- Work order -
From the data below, return the exact lines starting at the line containing "木の陰で尾羽広げて..." and ending at the line containing "Весна пришла :: Александр Бахмутов", both included, and nothing else.

- Source data -
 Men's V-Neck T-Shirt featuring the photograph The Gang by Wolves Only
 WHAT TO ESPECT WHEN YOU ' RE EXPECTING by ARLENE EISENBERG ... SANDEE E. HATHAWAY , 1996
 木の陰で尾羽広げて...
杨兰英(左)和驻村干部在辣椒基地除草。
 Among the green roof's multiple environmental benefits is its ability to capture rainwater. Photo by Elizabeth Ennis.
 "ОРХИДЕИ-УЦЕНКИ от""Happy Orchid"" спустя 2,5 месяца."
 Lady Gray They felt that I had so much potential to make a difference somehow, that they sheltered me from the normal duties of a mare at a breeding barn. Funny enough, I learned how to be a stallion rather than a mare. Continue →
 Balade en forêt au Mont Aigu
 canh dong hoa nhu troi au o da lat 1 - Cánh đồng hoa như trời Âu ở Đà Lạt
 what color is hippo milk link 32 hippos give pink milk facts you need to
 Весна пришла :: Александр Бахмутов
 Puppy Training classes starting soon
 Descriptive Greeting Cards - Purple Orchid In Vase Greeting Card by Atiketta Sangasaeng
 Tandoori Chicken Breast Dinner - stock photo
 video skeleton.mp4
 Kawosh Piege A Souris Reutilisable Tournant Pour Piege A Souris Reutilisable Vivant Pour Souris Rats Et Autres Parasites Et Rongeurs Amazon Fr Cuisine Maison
--
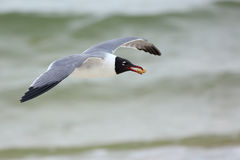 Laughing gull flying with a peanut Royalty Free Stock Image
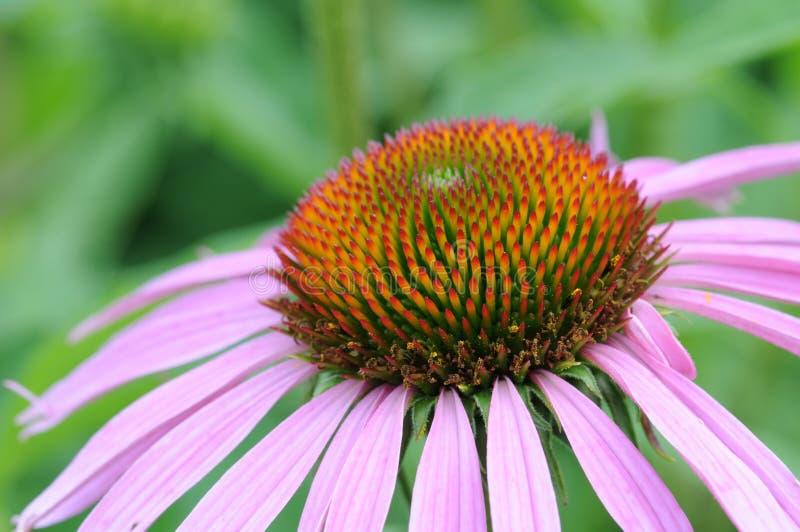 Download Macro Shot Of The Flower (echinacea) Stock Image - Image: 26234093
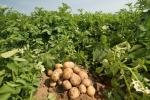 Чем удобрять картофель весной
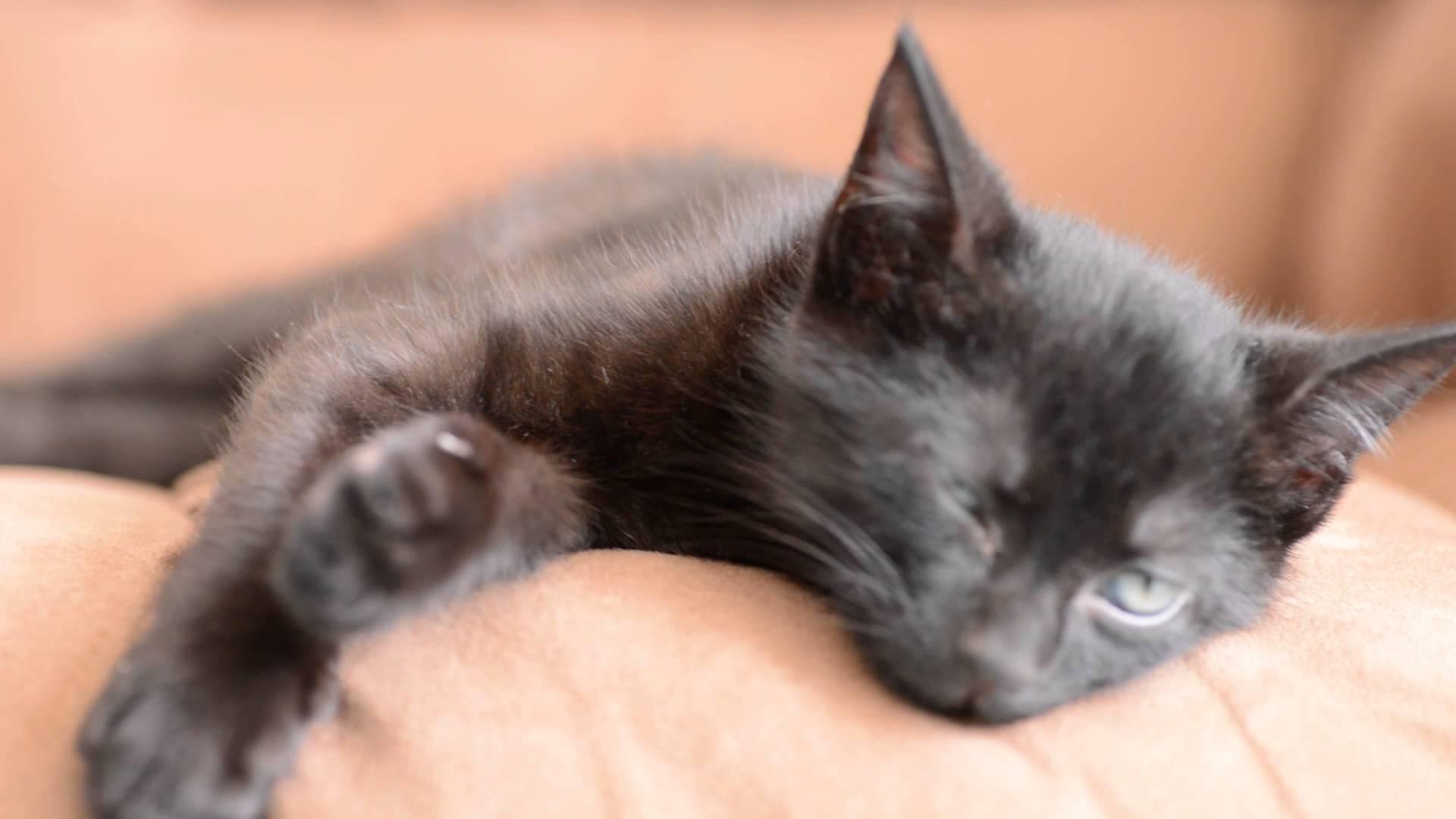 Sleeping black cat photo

- Expected answer -
 木の陰で尾羽広げて...
杨兰英(左)和驻村干部在辣椒基地除草。
 Among the green roof's multiple environmental benefits is its ability to capture rainwater. Photo by Elizabeth Ennis.
 "ОРХИДЕИ-УЦЕНКИ от""Happy Orchid"" спустя 2,5 месяца."
 Lady Gray They felt that I had so much potential to make a difference somehow, that they sheltered me from the normal duties of a mare at a breeding barn. Funny enough, I learned how to be a stallion rather than a mare. Continue →
 Balade en forêt au Mont Aigu
 canh dong hoa nhu troi au o da lat 1 - Cánh đồng hoa như trời Âu ở Đà Lạt
 what color is hippo milk link 32 hippos give pink milk facts you need to
 Весна пришла :: Александр Бахмутов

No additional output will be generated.